*TASK TO CARRY OUT*:
Edit the part of the items that opens with the line containing "Would (314,105) appear" and runs through the end of the items, changing "observer" to "viewer" and leaving everything else untouched. Return only those lines.

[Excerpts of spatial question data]
start
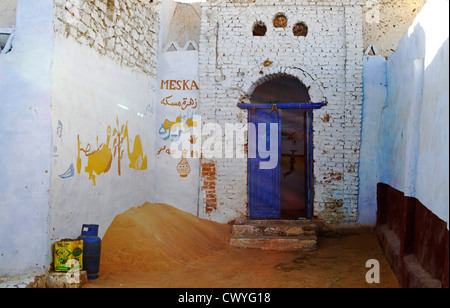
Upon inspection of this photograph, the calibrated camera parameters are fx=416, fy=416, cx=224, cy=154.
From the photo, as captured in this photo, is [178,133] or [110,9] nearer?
[110,9]

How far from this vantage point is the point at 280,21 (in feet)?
25.1

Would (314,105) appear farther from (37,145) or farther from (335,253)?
(37,145)

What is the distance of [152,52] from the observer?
7371 millimetres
end
*COMPLETE OUTPUT*:
Would (314,105) appear farther from (37,145) or farther from (335,253)?
(37,145)

What is the distance of [152,52] from the viewer?
7371 millimetres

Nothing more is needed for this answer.